**Page excerpt**.
_____

[XML-SIG] Re: Issues with Unicode type
Uche Ogbuji
uche.ogbuji@fourthought.com
23 Sep 2002 13:27:22 -0600
On Mon, 2002-09-23 at 11:58, Tom Emerson wrote:
> Uche Ogbuji writes:
> > IIRC, UTF-16 supports the representation of characters outside the BMP by
> > using surrogate pairs (SP). If so, then the scary solution of requiring XML
> > users to compile Python to use UCS-4 can be put aside.
>
> Yes, that is what I (thought I) said in my previous response: since
> internally Python is representing characters outside the BMP as a
> surrogate pair in UTF-16, the length of a Unicode string using these
> characters is 2 --- two UTF-16 characters.

_____

**Problem A**. According to the mailing-list post on Python's Unicode type, how does Python internally represent characters outside the BMP?
**Problem B**. Carry on the mailing-list post about Python's Unicode type from where it stops.
The items that come next play no part here.

_____

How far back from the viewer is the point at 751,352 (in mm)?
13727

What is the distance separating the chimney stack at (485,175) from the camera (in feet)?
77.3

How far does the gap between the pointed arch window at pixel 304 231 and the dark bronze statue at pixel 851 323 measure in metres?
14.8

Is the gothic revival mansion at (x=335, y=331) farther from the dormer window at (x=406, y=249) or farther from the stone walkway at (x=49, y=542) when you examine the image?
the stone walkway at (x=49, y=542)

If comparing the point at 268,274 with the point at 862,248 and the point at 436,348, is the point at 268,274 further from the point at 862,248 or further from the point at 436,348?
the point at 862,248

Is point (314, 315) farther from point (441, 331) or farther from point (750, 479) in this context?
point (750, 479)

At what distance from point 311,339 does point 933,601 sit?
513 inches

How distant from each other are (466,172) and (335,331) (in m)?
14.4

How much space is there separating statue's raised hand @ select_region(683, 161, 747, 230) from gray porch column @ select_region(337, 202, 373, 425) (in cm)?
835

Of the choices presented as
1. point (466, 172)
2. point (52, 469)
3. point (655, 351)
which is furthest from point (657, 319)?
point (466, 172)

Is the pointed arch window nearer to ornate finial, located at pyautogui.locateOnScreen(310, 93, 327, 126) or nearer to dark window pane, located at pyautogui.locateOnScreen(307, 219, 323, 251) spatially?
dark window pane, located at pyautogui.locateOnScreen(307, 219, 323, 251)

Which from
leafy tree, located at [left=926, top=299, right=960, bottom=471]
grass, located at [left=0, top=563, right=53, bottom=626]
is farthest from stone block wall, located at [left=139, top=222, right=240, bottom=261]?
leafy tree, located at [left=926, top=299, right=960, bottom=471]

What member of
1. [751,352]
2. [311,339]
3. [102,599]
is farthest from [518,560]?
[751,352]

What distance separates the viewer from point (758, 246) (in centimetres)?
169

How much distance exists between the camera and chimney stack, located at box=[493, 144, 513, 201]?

_____

**Right answer A**. As a surrogate pair in UTF-16.

**Right answer B**.
No. A surrogate pair is one character. It takes up 2 16-bit values,
but this is not the same as taking up 2 characters. The whole point of
a variable-length encoding such as UTF-16 is that the number of storage
values is not always the same as the number of characters.
Eric found this message where Guido does a decent job of summarizing the
various issues, though I'm not sure I agree with his conclusion:
http://mail.python.org/pipermail/i18n-sig/2001-June/001107.html
I should note that based on code Eric found in James Clark's code, Java
doesn't treat surrogates specially internally, either, which I guess
tends to bolster Guido's POV :-(
> > The question would then be how to get a surrogate pair into a Python unicode
> > object. On a hunch, I tried:
> >
> > >>> c = u"\uD800\uDC00"
> > >>> len(c)
> > 2
>
> That works. You can also use \U notation:
No. My whole point is that it didn't work. len(c) would be 1, not 2 if
the characters were properly treated as a surrogate pair.
> >>> c = u"\U00010000"
> >>> len(c)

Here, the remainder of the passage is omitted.